Fabio retained the original name —Westwind—of the orchard, existent in the same location since the 1970s. Before Fabio purchased the orchard, it lay fallow for five years, giving the land enough time (three years is the standard for organic certification) to heal itself from the sprays employed when it was operated as a conventional apple orchard. Westwind Orchard is Certified Naturally Grown (www.naturallygrown.com ): “basically organic without the paperwork,” says Mike Biltonen who has been involved with the orchard for the last four years. “CNG was started by Ron and Kathryn Khosla of Huguenot Street Farm (www.flyingbeet.com) in New Paltz. Farmers inspect other farmers: inspection is entirely internal within the organization and members have to adhere to the Organic Standards. CNG is for farmers who want to grow organic but either don’t want the hassle of all the paperwork or still have enough anarchism in them to not to want to be involved with the government.”
“My neighbor remembers the yellow plane that used to spray the orchard,” says Fabio. “I am more excited about the organic end of things, of the education aspect that you really can grow apples without spraying. My vision for the landscape design of the house and the orchard is entirely composed of plants that bees love.” On six acres in apple production (out of 32) Westwind produces the following Certified Naturally Grown apples: Early Macintosh, Macintosh, Cortland, Ida Red, Stayman, Red Delicious and Golden Delicious. The trees are forty to fifty year old vintage trees. “The usual commercial lifespan of an apple tree is twenty to thirty years but biologically, an apple tree can live for 70 years until it just about falls over. The original Red Delicious tree in Iowa died at 150 years.”
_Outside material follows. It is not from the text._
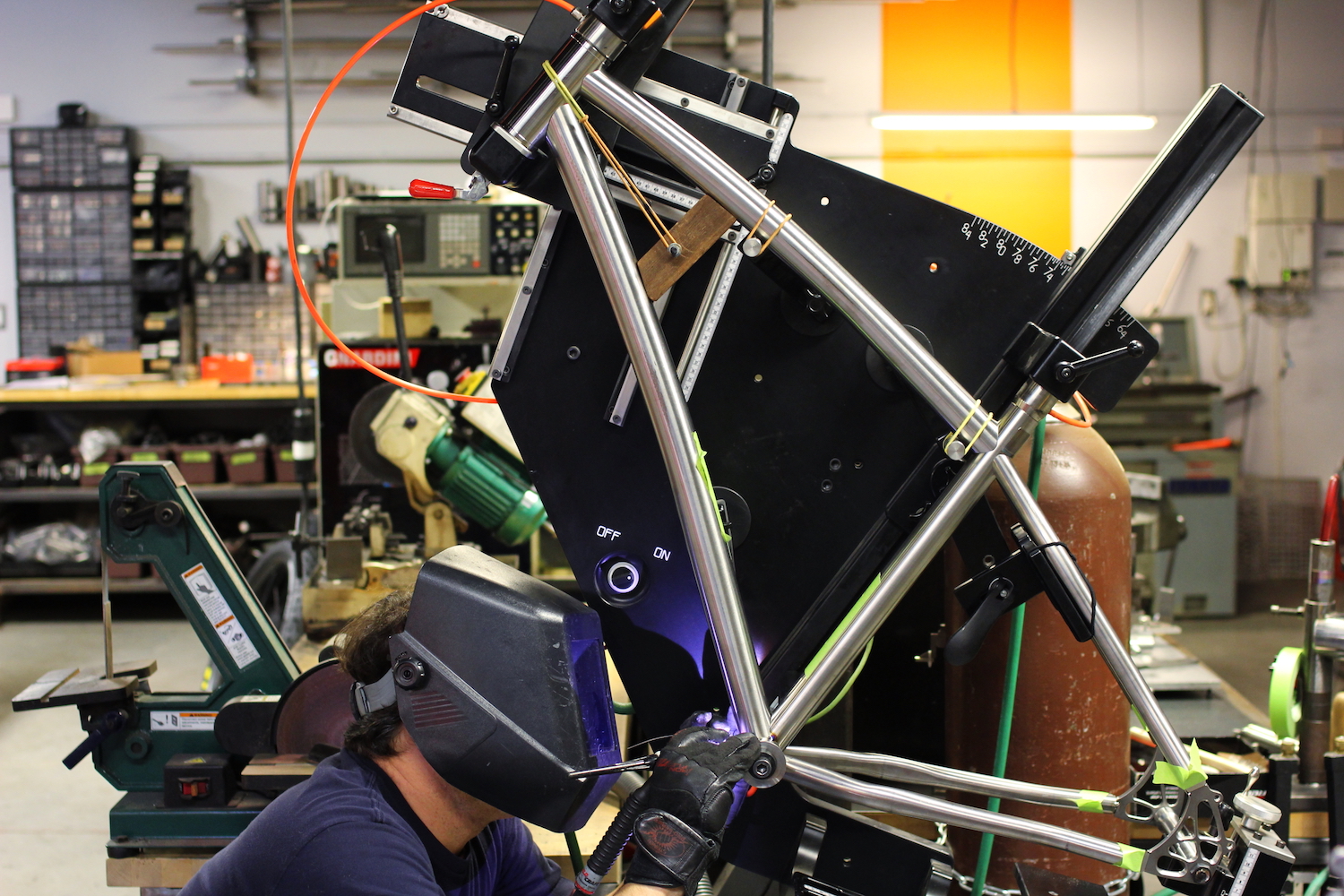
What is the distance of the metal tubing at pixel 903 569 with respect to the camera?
1.15 metres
And the bees. Fabio and his wife, a stylist, recently conceived of a photo shot for Vogue Spain that involved a model in the midst of bees from one of his hives. “When the bees were out foraging we took away and hid one of the hives so when the bees who lived in that hive returned they hovered, waiting for their hive. We placed the model in the middle of this hazy bee cloud. Life in fashion involves so much first class travel and hotel stays—which is not real life—that we wanted to bring attention to an issue that is plaguing farmers—real life—everywhere.”
Westwind Orchard opened for business the weekend of September 13 and 14 2008 and will be open the following October weekends for U Pick: 4 and 5 and 11, 12 and 13 from 10 am until 6 pm. It is open all other times by appointment. For more information, please visit www.westwindorchard.com, call 845 674 5124, or e-mail: westwindorchard@mac.com. Westwind Orchard is located at 215 Lower Whitfield Road, Accord, New York.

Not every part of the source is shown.